At least the Costa has the decency to offer prizes in different categories: best novel, best first novel, best poetry book, best children’s book, best biography. In 2013, incidentally, Nathan Filer won the best first novel award. In 2014, Helen McDonald’s - admittedly utterly wonderful - H is for Hawk won both the Costa Best Biography and the Samuel Johnson Prize for Non-Fiction. Does literary incest raise its head again here? But I digress. The point I wanted to make is this. Having helpfully categorised its submissions for us, the Costa then goes on to pick, from its five incomparable and un-comparable winners, a Book of the Year! How? I, for one, have no idea.

My final, and most serious reservation about the culture of literary prizes is that it creates an unhealthy environment for writers. Yes, of course, the prize money and increased sales figures can transform the lives of winners by giving them a big enough financial cushion to pursue their craft without having to work in the local pub or (in my case, at one point) on a market stall. But this good fortune can also have the effect of setting writers against each other. It breeds resentment. I am not suggesting that writers, as a community, are any more or less prone to mealy-mouthed envy than any other group in which there is a hierarchy of reward. Bankers may be worse, clergy better. Or it could be the other way round. Writers, however, like all artists, but especially those who pursue a solitary creative process, live, I believe, with a particular precariousness and frailty. Up to a point, this may be a prerequisite for creativity. Beyond that point, however, it can induce creative paralysis and a crippling lack of self-esteem. If we are condemned to live and work in a world in which recognition is only granted to the golden - and perhaps quite random - few who win prizes, I do not believe most of us can function at our best.

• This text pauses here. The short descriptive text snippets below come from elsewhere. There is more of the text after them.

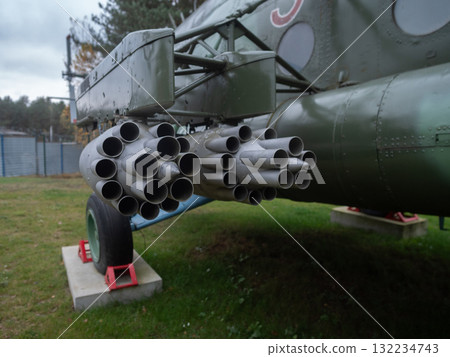 helicoptermounted rockets, mounted twin rocket pods on helicopter pylons indicate attack power, helicopter pylons equipped with twin rocket pods demonstrate attack capabilities and firepower 132234743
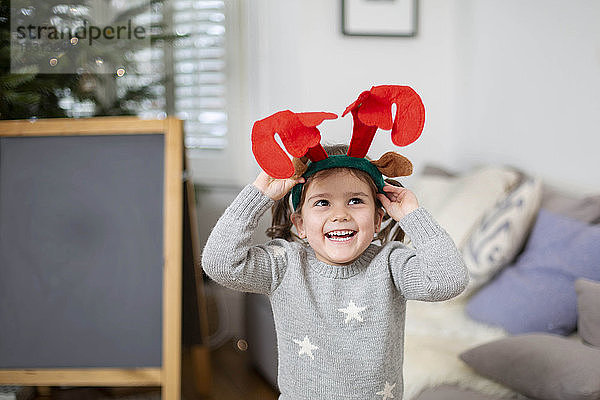 Lächelndes junges Mädchen mit grauem Pullover  das ein Rentiergeweih-Stirnband trägt.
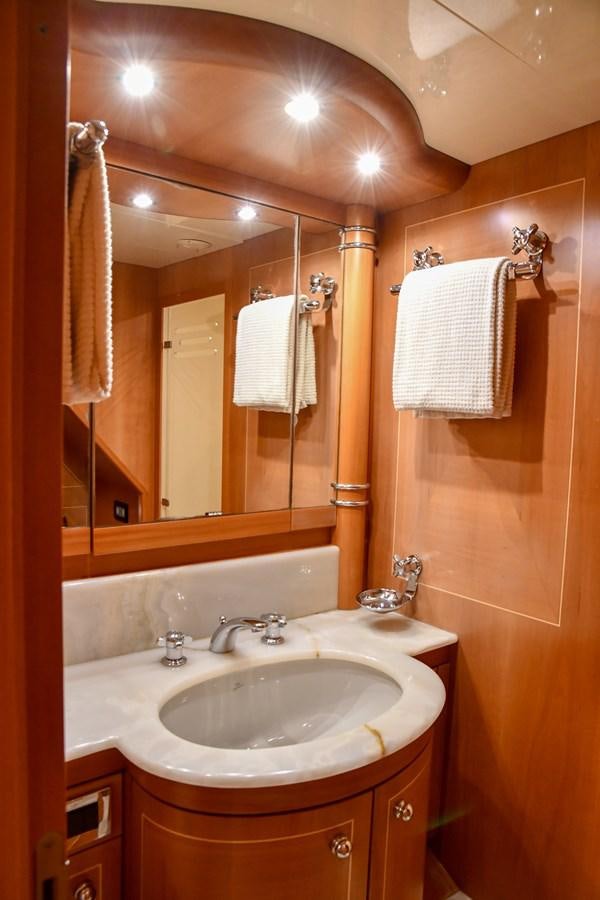 a bathroom with a sink and a mirror aboard EYE PLAY Yacht for Sale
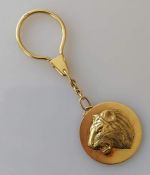 A yellow gold keyring with raised lion profile disc, hallmarked for Asprey & Co. Ltd., London 1994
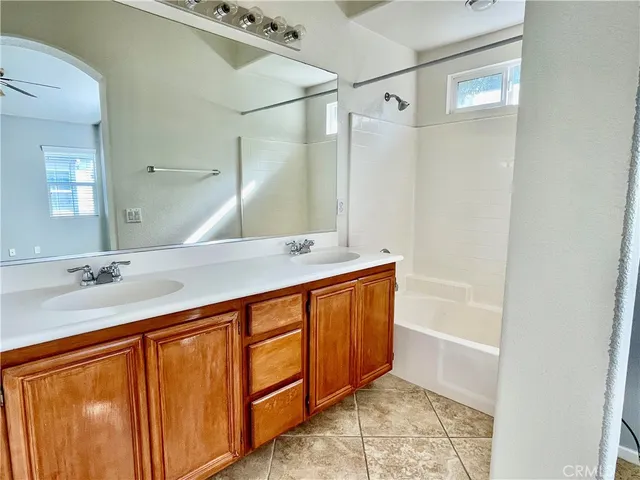 a bathroom with a tub sink and mirror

Now,  I do not inhabit cloud cuckoo land. Like Sir Thomas More (reputation dismantled by the Man Booker-festooned Hilary Mantel), I may write about Utopia and still end up with my head cut off. I am fully aware that human beings are by nature competitive, and wouldn’t have achieved our domination of this planet if we weren’t. I doubt very much that any literary prize administrator happening across this article will be overcome by a bout of self-flagellation and call for the banishment of literary prizes. But a cat may look at a king, and every now and again it does the king no harm if she growls and flexes her claws a little.


Sarah Bower won a national children’s short story competition when she was nine. She blames her parents. She never would have entered the competition off her own bat. Oh no.